On a hill above the harbor, with no visible remains, once stood a castle held by Gráinne Ní Mháille - Grace O'Malley, the Pirate Queen of Connacht. She ruled Mayo by sea during a period of Tudor encroachment in the late 16th century. Her trade and her power were both seaborne; her castles - including the one that stood here - guarded the channels her galleys used. In 1593 she sailed up the Thames and met Queen Elizabeth I at Greenwich Palace to petition for the release of two of her sons whom Sir Richard Bingham had imprisoned. The two women, both then in their sixties, conversed in Latin because Grace had no English and Elizabeth had no Irish. The petition succeeded. A castle was still marked on charts of Inishbofin as late as 1776, but the stones have largely vanished into farmhouse walls.

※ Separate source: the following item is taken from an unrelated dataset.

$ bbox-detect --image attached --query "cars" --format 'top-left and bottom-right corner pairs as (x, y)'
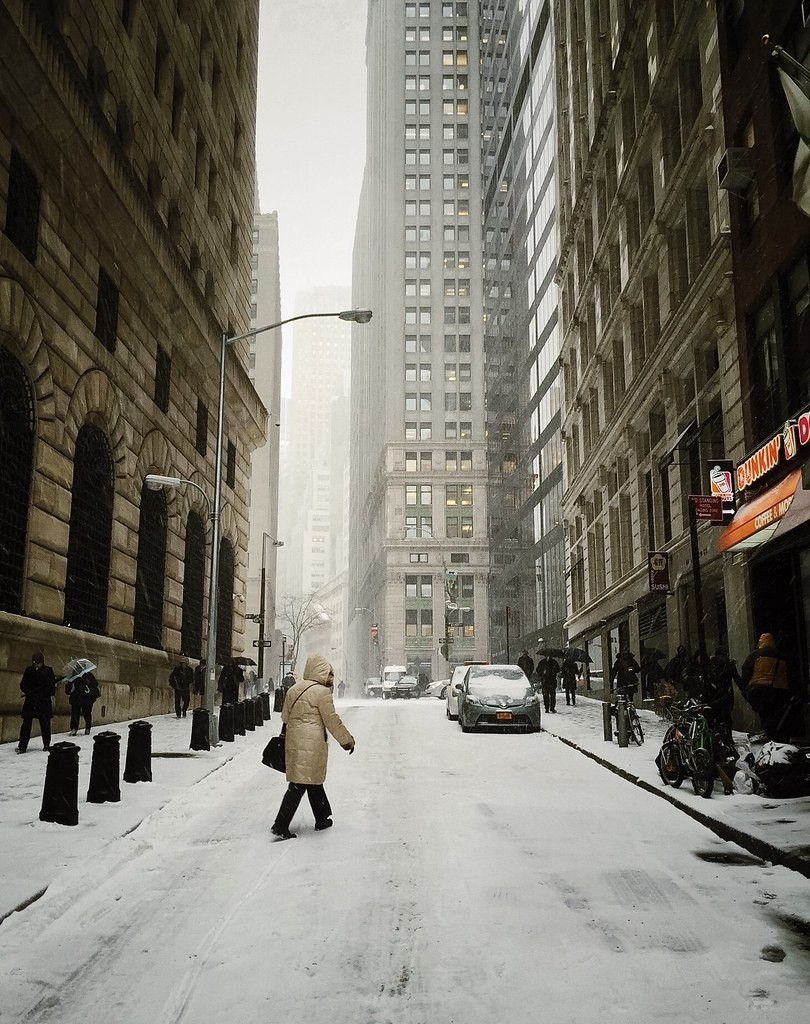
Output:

A worked doorway stone turned up in 2016.

The Runway That Waits

Five hundred meters north of the pier sits one of the strangest infrastructure projects in modern Ireland: a fully-built airport that has never opened. Construction began in 2009. The runway was paved. The buildings went up. The maintenance contracts began. Even private aircraft are not permitted to land. The corresponding airstrip on the Cleggan mainland, the planned other end of the air link, suffered the same fate. The whole project has now cost the Irish taxpayer in the region of 10 million euros, with management fees still accruing. Crosses have been painted along both runways - X - X - X - to mark them as permanently closed. That paint job, locals are quick to mention, cost another 500,000 euros. For now the ferry remains the only way in, and Inishbofin keeps the dark skies and absent traffic noise that come with being a place no plane visits.

From the Air

53.6130 N, 10.2120 W. Inishbofin sits 8 km off the northwest coast of Connemara, between Inishshark to the west and the mainland at Cleggan. The island appears as a low, treeless, kidney-shaped landmass with the southern harbor clearly visible. The completed but unused runway can be seen on the northern half of the island - paint crosses mark its closure. Connemara Regional Airport (EICA) at Inverin is about 70 km southeast. Shannon Airport (EINN) is roughly 130 km south. The seas between Inishbofin, Inishshark, and the mainland are notorious for tide races and submerged rocks. The mainland village of Cleggan, where the ferry originates, lies on an inlet protected by Cleggan Bay. Atlantic weather dominates; clear skies are rare but spectacular when they happen, with views as far as the Twelve Bens of Connemara to the southeast.